As well as a love of travel, one of Kate’s favourite past-times is long distance open water swimming. She’s completed the Rottnest Channel Swim (19.7 km) 3 times as a solo swimmer and was the 3rd female in an intercontinental swim from Europe to Asia (the Hellespont). She believes long distance open water swimming has many parallels with being a scientist. You need to train and work hard; you require strength, endurance and resilience; it takes individual effort but is easier and more enjoyable with a good support team and the camaraderie of others facing the same challenges; finally achieving a goal can leave you on an adrenalin-fuelled high; and you have to be a little bit crazy to dive in!
Who and/or what inspires you to achieve?
My father. When my mother got a great job offer in Australia he retired early and became a stay-at-home dad to look after my sister and I, so my mother could focus on her career. He brought us up to believe we could do or be anything, and also instilled in us the importance of making a contribution to society. He passed away last year but I know he will continue to influence and inspire me.

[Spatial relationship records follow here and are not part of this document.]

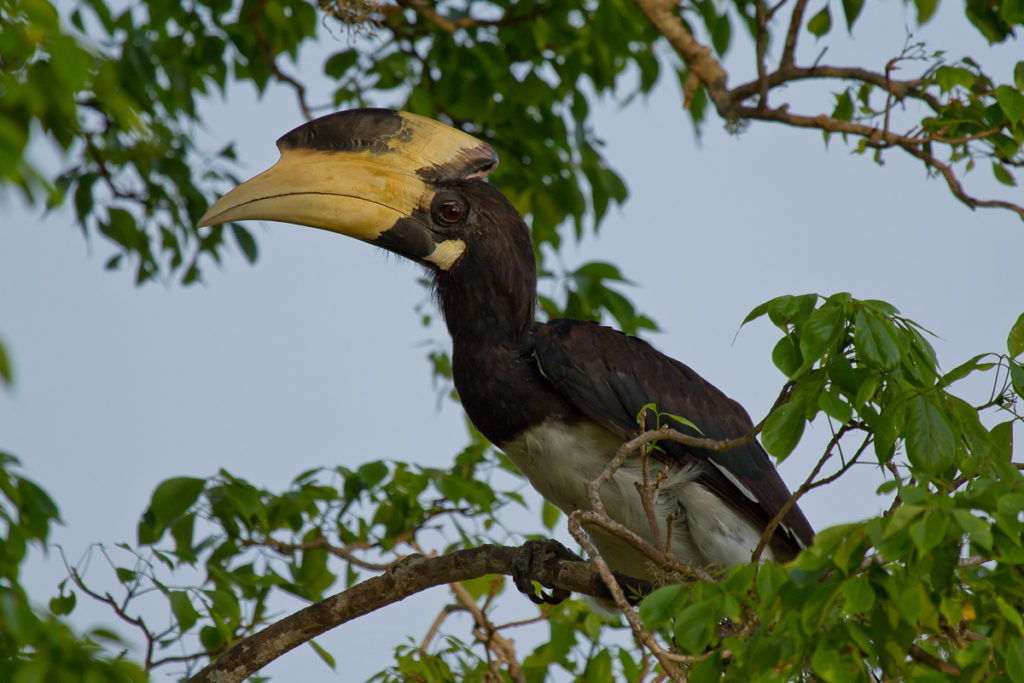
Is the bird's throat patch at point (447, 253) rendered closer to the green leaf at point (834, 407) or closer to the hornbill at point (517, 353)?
the hornbill at point (517, 353)

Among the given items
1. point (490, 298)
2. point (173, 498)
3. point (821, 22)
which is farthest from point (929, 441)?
point (821, 22)

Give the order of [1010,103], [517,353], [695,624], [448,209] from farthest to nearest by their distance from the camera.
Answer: [448,209], [517,353], [1010,103], [695,624]

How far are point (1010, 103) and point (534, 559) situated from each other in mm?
1795

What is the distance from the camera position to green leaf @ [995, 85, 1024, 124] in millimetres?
2832

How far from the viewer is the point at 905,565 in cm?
160

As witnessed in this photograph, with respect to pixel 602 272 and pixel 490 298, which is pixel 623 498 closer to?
pixel 490 298

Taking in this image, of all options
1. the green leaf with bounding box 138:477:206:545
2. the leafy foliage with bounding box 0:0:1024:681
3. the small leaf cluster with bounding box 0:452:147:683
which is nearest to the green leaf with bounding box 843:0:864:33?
the leafy foliage with bounding box 0:0:1024:681

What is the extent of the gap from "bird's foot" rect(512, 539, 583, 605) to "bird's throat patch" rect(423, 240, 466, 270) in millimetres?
1003

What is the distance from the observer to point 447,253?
3648 mm

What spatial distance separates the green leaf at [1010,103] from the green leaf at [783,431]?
1.35 m

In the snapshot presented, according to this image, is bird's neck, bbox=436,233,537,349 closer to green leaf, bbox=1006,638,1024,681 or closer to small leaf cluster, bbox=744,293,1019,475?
small leaf cluster, bbox=744,293,1019,475

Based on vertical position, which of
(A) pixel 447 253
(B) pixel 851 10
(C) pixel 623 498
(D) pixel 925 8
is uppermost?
(B) pixel 851 10

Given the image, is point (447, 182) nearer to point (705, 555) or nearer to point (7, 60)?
point (705, 555)

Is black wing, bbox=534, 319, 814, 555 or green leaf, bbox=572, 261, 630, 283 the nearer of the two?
black wing, bbox=534, 319, 814, 555
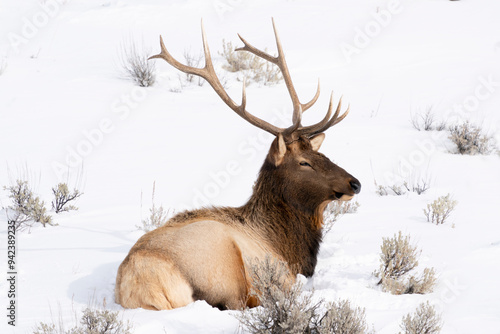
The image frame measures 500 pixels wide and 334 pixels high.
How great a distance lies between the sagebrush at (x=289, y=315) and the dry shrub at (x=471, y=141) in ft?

What do you think is the most important character trait in a successful scientist?
This depends somewhat on your definition of success – I think inherent curiosity and the motivation to make a difference in the world is important. But as you progress in your career it becomes increasingly important to have good interpersonal skills to manage and motivate teams to work well together.
What do you believe are the greatest attributes of a successful leader?

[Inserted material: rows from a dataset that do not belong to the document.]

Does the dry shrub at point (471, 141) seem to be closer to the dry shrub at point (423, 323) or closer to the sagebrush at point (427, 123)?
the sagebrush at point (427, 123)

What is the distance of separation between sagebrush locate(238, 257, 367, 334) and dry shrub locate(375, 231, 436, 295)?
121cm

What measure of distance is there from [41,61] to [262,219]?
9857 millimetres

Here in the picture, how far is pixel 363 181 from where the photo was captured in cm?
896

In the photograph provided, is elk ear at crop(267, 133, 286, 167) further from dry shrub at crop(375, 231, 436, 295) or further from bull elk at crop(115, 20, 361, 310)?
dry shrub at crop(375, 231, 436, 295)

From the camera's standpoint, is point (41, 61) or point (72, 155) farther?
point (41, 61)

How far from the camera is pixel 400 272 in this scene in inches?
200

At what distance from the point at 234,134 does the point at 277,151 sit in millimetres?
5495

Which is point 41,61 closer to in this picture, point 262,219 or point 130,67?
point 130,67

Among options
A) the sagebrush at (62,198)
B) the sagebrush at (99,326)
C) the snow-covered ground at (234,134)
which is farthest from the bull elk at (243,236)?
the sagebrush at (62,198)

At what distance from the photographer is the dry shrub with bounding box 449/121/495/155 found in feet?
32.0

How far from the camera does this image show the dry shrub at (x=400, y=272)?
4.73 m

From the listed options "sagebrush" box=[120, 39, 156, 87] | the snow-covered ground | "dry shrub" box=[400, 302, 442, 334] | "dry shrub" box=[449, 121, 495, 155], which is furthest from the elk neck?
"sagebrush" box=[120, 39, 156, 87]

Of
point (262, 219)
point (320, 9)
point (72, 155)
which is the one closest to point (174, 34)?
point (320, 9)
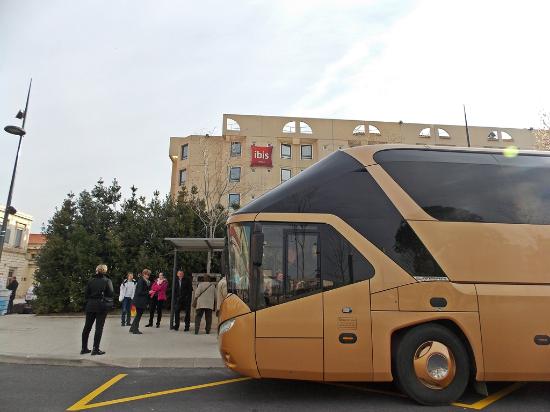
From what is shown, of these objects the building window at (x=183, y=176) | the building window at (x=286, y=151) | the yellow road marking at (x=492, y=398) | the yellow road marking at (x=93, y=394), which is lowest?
the yellow road marking at (x=93, y=394)

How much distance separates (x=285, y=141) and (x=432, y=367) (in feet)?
146

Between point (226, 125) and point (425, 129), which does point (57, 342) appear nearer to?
point (226, 125)

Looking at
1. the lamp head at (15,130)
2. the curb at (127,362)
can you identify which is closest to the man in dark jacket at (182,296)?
the curb at (127,362)

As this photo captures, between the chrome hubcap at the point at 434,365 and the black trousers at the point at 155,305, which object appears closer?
the chrome hubcap at the point at 434,365

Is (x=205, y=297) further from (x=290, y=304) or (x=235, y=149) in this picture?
(x=235, y=149)

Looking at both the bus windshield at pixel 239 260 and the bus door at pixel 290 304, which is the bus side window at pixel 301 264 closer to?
the bus door at pixel 290 304

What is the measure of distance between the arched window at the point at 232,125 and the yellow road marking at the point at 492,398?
1705 inches

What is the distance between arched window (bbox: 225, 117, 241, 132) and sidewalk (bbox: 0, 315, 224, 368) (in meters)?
35.8

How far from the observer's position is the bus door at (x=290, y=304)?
5.61 metres

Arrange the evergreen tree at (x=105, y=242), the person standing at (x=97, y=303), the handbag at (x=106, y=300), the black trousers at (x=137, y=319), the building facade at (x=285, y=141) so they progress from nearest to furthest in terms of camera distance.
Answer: the person standing at (x=97, y=303), the handbag at (x=106, y=300), the black trousers at (x=137, y=319), the evergreen tree at (x=105, y=242), the building facade at (x=285, y=141)

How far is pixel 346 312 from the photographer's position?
5.71 meters

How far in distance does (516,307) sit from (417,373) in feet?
5.59

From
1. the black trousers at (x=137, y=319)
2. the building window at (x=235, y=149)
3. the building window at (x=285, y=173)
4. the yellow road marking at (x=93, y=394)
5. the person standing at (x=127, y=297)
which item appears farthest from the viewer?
the building window at (x=285, y=173)

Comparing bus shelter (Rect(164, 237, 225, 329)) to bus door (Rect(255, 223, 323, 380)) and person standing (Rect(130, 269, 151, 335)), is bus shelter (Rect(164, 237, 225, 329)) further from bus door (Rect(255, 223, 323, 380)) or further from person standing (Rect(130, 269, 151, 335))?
bus door (Rect(255, 223, 323, 380))
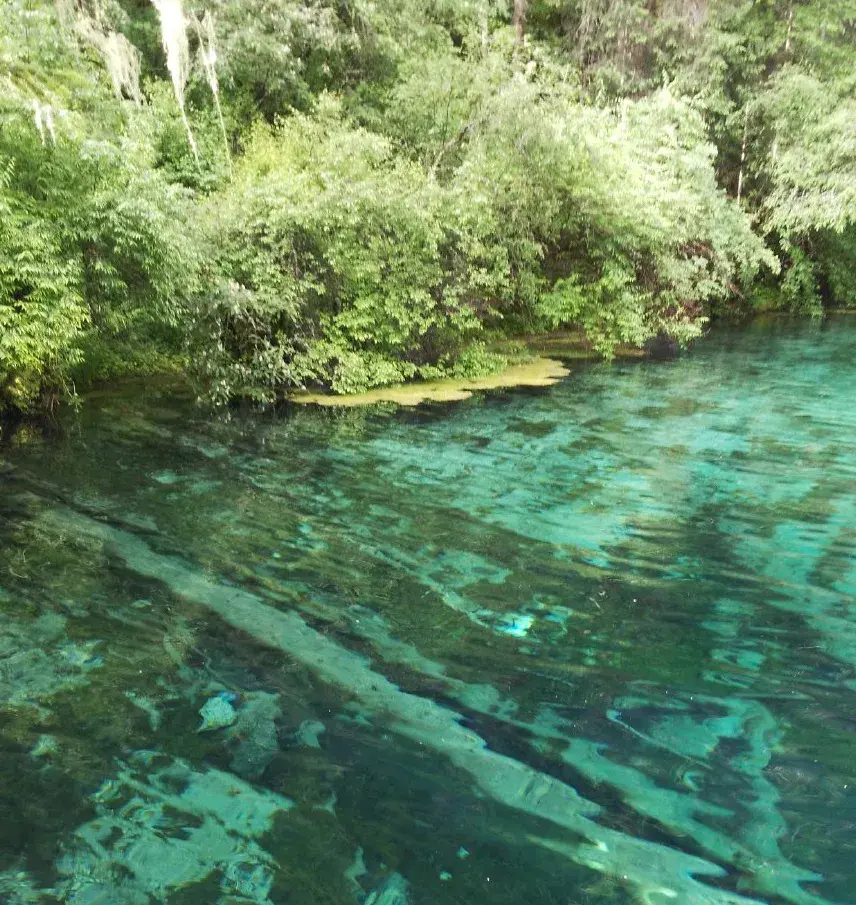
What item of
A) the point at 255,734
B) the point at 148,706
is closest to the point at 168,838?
the point at 255,734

To me, a successful leader is someone who is self-aware and authentic, they value diversity and they inspire and motivate people through positivity, enthusiasm and exemplary behaviour, rather than through fear. And while they may not necessarily be in a formal leadership position, others still “follow” them.
How do we keep more women engaged in scientific careers? How do we retain women?
Role models are crucial, including ensuring gender balance on panels and of speakers at seminar series and conferences. Cultural change in the workplace is needed that acknowledges, accommodates for and values caring/family responsibilities, diverse/non-linear career paths and the “invisible” work that women often do.
How can we change the scientific work culture to improve work/life balance?
Changing the workaholic culture could have a big impact on retaining female scientists. It’s important for leaders (both male and female) to set an example – by taking regular holidays, planning meetings at appropriate times and being open about their commitments and interests outside of work.